Summary

Killer Kross says the gladiator helmet added to his WWE presentation in 2021 was part of a merchandising-minded pitch that came from Vince McMahon.

While speaking with D-Von Dudley, Kross said the original gladiator influence was his own idea from his NXT run. He said the look grew out of the Thunderdome-era setting and inspiration he took from *Spartacus*, before the main roster version added extra pieces and the now-infamous helmet.

Kross said he asked what the point of the change was and was told it could turn into a Halloween costume, with a percentage of the sales going back to him.

How Kross described the helmet idea

Kross said the first email about the concept arrived while he was still NXT champion. According to him, the message included the mask design and a push to keep the gladiator gear, but with added elements he did not feel clarified the character.

He said he was later told the idea came directly from Vince McMahon. Kross added that when he tried to get a fuller explanation of the character direction, the guidance focused more on violence and intimidation than on a clear identity.

Quotes

Quote from Killer Kross and Scarlett

**Kross:** "This is a funny story. So when I was still in NXT and I was the champion, somebody who's no longer with the company that a lot of people were not fond of sends me an email. We were talking about him earlier. He sends me an email and he's like, 'Hey, we got this idea.' I think his name was Jim Laryngitis or something like that.

He sends me this email. There's the picture of the mask and they want me to keep the gladiator garb. Initially, which I came up with because when we were at NXT, it felt like the Thunderdome, like from Mad Max. We had the plastic glass, they were like powerbombing head first into the glass and it felt like life and death.

At the time I was watching the show Spartacus and I thought this is gear that nobody's wearing. It feels sort of gladiatorial. Wrestling's always felt gladiatorial, but then they wanted to put weird scraps on it with the mask. I asked him, 'What's the purpose of this?' He's like, 'Well, we can make Halloween costumes out of it and you get a percentage of that.' I go, 'Oh, well more money.' If you want to run with this, this is an idea you're giving me, clearly you want to make a successful monetization out of this.

I said, 'Where does this come from?' 'It's all Vince's idea.' I'm like, 'Okay.' I go to him, and I say, 'Tell me everything you want me to bring to life out of this.' He was like, 'I just want you to go out there, and I just want you to fucking kill these guys.'"

**Scarlett:** "No, but he's also more like Anton LaVey, like the horses ripping the bodies apart."

**Kross:** "I was just like, 'This stuff he's giving me is not really telling me anything about the character.' He's telling me what he wants me to do to people in the ring. Okay, fair enough. What is this? He kept saying the Gladiator of Misery.

You're gonna conduct misery on these people. You're gonna torture them. I was like, 'Okay.'"

**Scarlett:** "He literally described it like, 'Oh yeah, when they strap people's limbs to four horses and they run and rip the body.' Like, you described that."
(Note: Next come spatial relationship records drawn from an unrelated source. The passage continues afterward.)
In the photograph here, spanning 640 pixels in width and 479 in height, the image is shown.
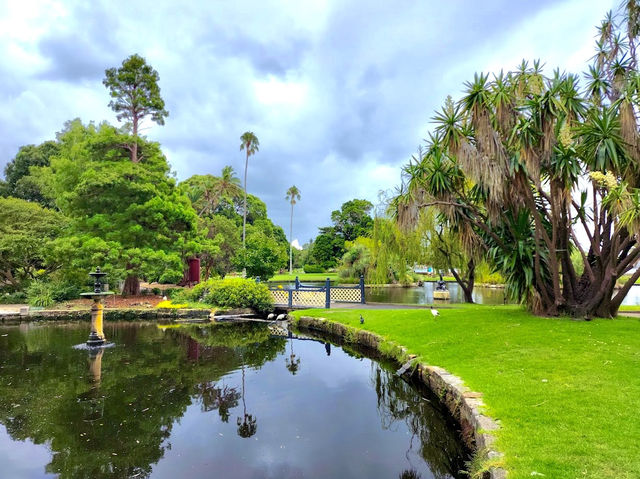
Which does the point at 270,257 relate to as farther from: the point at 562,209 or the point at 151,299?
the point at 562,209

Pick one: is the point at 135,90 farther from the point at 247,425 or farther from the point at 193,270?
the point at 247,425

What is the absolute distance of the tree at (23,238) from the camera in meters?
17.1

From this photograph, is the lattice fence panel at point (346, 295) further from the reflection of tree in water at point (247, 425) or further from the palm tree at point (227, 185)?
the palm tree at point (227, 185)

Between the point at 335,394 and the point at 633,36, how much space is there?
11.7m

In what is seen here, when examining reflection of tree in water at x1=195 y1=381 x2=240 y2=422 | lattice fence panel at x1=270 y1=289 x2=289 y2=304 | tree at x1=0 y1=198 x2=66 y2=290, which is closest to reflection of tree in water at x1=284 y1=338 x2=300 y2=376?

**Kross:** "What do you call that, drawn and quartered? I said, 'What the fuck is that?' I had to look it up online. I go, 'I don't know what the fuck that is. Do they really do that?' I said, 'I don't know if we're doing a vignette of me attaching people to horses and the horses are running in four directions, but this is what he's talking about. I don't think we can fucking do that.'"

What Kross' story says about that WWE run

Kross' retelling underlines why that main roster presentation never fully clicked with a lot of viewers. The version of Kross that broke through in NXT felt direct and dangerous, while the helmet and added costume pieces pushed the act toward something much more manufactured.

It also fits a familiar pattern in WWE stories about Vince McMahon shaping presentation around big character visuals and merchandising possibilities, similar to Bobby Lashley discussing how McMahon used the Lana storyline to draw out more personality. In Kross' version, the gap was that the look came with a sales pitch, but not with a character explanation he felt he could fully bring to life.